Does anyone have any ideas on how to make a male voodoo doll costume? I want to have pins sticking out from the shirt, but I am having a hard time trying to figure out how to do that. Any suggestions?


----------



## Nyghthawke (Oct 7, 2013)

Are you wanting to sew something from scratch, or find items already made?


----------



## offmymeds (May 26, 2010)

If there is someway you can attach a small pc of styrofoam under the shirt you could use bamboo skewers (sp?) to stick in the shirt and they should stay, attach a small wooden ball at the top for the tip of the pin. 
sorry, not sure how comfortable it would be.


----------



## Nyghthawke (Oct 7, 2013)

Not sure how *safe* that would be, either. Trying to figure out something that has the appearance of pins, but won't accidentally impale you if someone bumps into it. Maybe something like stiff plastic tubing.


----------



## CandiedOnions (Oct 10, 2013)

I thought about this a lot last year for a rag doll costume that never came to be, (so I haven't actually tested it, keep that in mind) and here's my theory:

You use metal or wooden knitting needles for the pins, and you'll need eyelets to set them (so get a gauge of needle that is the right size to fit tightly into the eyelets). Then you'll need a close-fitting vest of some sort under the shirt or a kind of harness. If you or a friend has and is comfortable with the appropriate tools, you can cut them in half or at least sand the ends down enough to avoid poking yourself with them*. They'll be longer if you just sand the end, it depends on the effect you want. Put an eyelet about where you would want the pin to stick out of your body, then put the flat end of your needle/needle half in the eyelet and secure it with some hardcore adhesive of your choice. If it still moves around more than you want (harness/vest not tight enough) you can either try adjusting the harness or stick the spot to your body with prosthetic adhesive stuff, since most of the support you'd need is already there to hold the needle in place... though I would recommend some sort of padding if you want to avoid actually being poked.
If you cut the needle in half, you can have the blunt half on one side of your body and the pointed half sticking out on the other side, making it look like you've been run through.

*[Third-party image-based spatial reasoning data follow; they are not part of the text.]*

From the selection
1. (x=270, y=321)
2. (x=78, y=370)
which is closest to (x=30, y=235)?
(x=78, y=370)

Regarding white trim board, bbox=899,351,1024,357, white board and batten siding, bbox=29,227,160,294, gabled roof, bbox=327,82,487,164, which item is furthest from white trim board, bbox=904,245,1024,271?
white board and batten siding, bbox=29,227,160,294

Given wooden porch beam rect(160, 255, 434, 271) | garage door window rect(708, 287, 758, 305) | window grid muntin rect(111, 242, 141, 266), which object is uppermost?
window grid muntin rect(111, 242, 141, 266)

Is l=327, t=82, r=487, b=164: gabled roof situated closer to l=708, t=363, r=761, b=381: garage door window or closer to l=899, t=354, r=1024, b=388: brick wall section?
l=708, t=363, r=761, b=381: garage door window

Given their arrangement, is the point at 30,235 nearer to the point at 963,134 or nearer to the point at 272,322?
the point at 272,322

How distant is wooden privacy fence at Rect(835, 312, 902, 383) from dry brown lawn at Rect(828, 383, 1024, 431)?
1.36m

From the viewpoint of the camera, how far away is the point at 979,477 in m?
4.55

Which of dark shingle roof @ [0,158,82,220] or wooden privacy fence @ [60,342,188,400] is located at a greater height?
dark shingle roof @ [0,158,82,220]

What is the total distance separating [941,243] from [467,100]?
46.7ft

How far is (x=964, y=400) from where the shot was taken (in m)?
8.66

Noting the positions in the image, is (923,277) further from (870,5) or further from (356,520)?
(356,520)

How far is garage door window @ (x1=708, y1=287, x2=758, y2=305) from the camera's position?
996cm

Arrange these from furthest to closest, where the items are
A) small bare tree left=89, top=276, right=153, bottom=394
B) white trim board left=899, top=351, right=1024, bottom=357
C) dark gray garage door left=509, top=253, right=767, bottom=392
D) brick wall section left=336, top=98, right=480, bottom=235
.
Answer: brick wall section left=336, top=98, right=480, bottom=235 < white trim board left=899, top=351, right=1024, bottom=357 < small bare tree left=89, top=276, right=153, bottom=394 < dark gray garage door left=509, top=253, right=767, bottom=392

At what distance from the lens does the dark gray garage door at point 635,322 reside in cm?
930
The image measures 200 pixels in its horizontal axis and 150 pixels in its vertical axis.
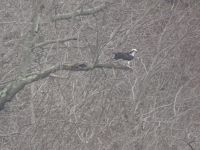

It'll just look like flat-head pins this way but you could add whatever bauble you want to the end of the needle for decoration.


*Alternatively, if you can't cut or sand anything, you could just feed the needle through the eyelet with the pointed end sticking out and the flat end on the inside of the vest, which could make it easier to glue and attach to skin. Then, you could just cover up any pointy ends that you don't want to be pointy with whatever.


----------



## DeadMeat (Aug 12, 2010)

I did a voodoo doll a few years back and the way I did the pins was by using wire coat hangers and small foam balls glued and painted on the ends. I wore burlap and just threaded the pin through the fabric. For the ones that looked stuck in, I cut them short, cut a small block of pink foam and duct taped it the the inside of my shirt. Then push pin into that. For safety sake, I bent the back of the pin into an L shape and duct tape that to the back of the foam block. 

Hope that helps. 

Also, for added affect, I made a small voodoo doll that looked just like me and used it as a prop.


----------



## CraigB (Oct 7, 2009)

I think DeadMeat's idea is great, and to add to it I would suggest bending the coathangers in a squared off U shape with both tips poking thru, so they will be better supported and impossible to pierce you... and if you bend a 90 in the center part of the U it would help keep the U from flopping over...


----------